A yeast infection can cause a lot of discomfort, irritation, and pain. Taking care of it as soon as possible lowers the risk of it spreading and infecting the rest of your body.

A Quick List of Antifungal Medications And Antifungal Creams

  1. Clotrimazole: Available as a cream, lotion, powder, or solution. Clotrimazole fights various fungal infections, including athlete’s foot, jock itch, and yeast infections.
  2. Miconazole: Found in creams, powders, sprays, and suppositories. Effective against different fungal infections like athlete’s foot, ringworm, and yeast infections.
  3. Terbinafine: Available as a cream, gel, or spray. It is commonly used for athlete’s foot, jock itch, and ringworm.
  4. Ketoconazole: Available as a cream, shampoo, or oral medication. Treats fungal infections of the skin, scalp, and nails. The oral form is used for more severe or systemic fungal infections.
  5. Nystatin: Available as a cream, ointment, powder, or oral suspension. It is commonly used to treat yeast infections, including oral thrush and diaper rash caused by Candida.
  6. Econazole: Found in cream, lotion, or foam formulations. Econazole is used to treat various fungal skin infections, including ringworm and jock itch.
  7. Fluconazole: Primarily available as an oral medication, but can also be used as an intravenous injection. It treats a wide range of fungal infections, including yeast infections, oral thrush, and systemic fungal infections.
  8. Amphotericin B: Generally administered intravenously or as a topical cream. It is used to treat severe systemic fungal infections.
  9. Ciclopirox: Available as a cream, gel, or nail lacquer. Used to treat fungal skin infections and nail fungus.
  10. Tolnaftate: Found in creams, sprays, powders, or solutions. Commonly used to treat athlete’s foot, jock itch, and ringworm.

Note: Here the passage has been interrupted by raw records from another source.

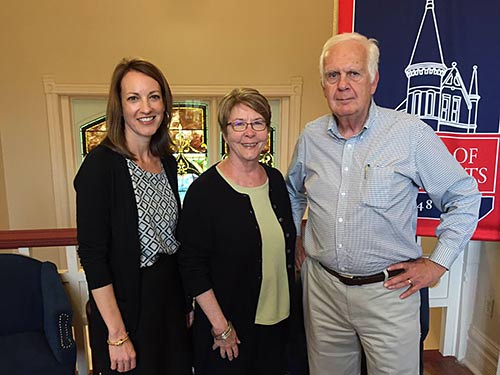 Susan Nicholas (left), North Mississippi VISTA Project assistant director at UM, welcomes new volunteers Allen and Susan Spore.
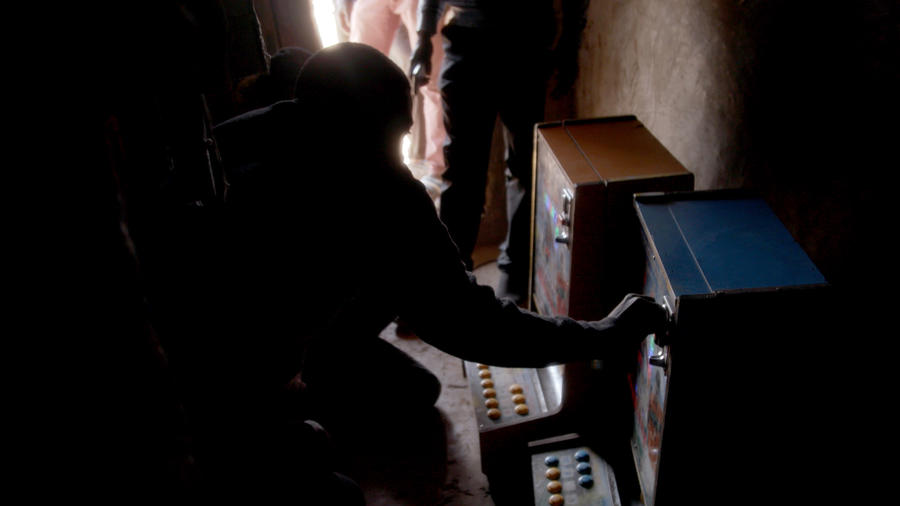Half of the population in Ghana's Northern Region lives below the poverty line, yet the slot machines are almost everywhere. — Photograph: Noah Fowler/Los Angeles Times.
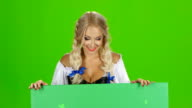 Bavarian girl looks out from behind the green board. Green screen video
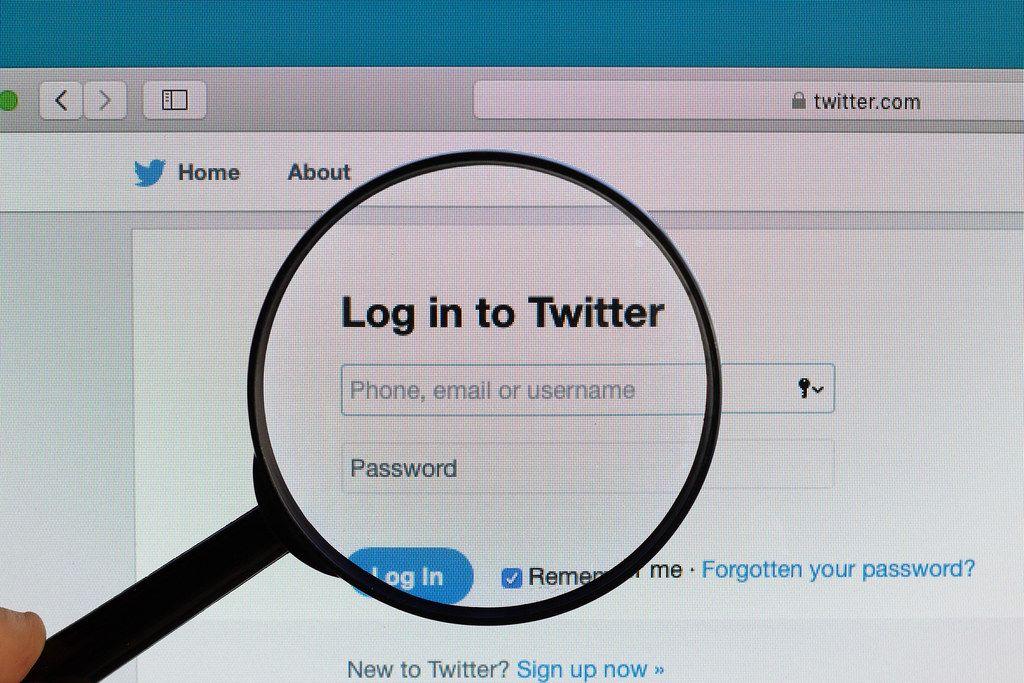 Die Anmeldeseite der Social Media Plattform Twitter, vergrößert dargestellt durch ein Lupenglas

Please note there may be other antifungal medications and creams available on the market. It’s important to consult a healthcare professional for a proper diagnosis and guidance on the most appropriate treatment for your specific condition.


A yeast infection is a nasty experience for many men and women. Most people think yeast infection can only affect the pubic area. But a yeast infection is also found in other places, including unhealed wounds.


A C-section incision that is improperly cared for can experience a yeast infection. Signs of yeast infection include itchiness, swelling, pus, and redness. Mothers with a yeast infection can also experience high fever and feel ill.


Yeast infection requires medical intervention. Your doctor or healthcare provider will most likely prescribe antibiotics to fight off the infection. They might also recommend proper hygiene and probiotics to speed up your recovery.


Getting a C-section has its benefits, but it’s also crucial to look out for potential risks. Infections are common in people who have undergone a C-section. With proper care and treatment, you can overcome any form of yeast and fungi.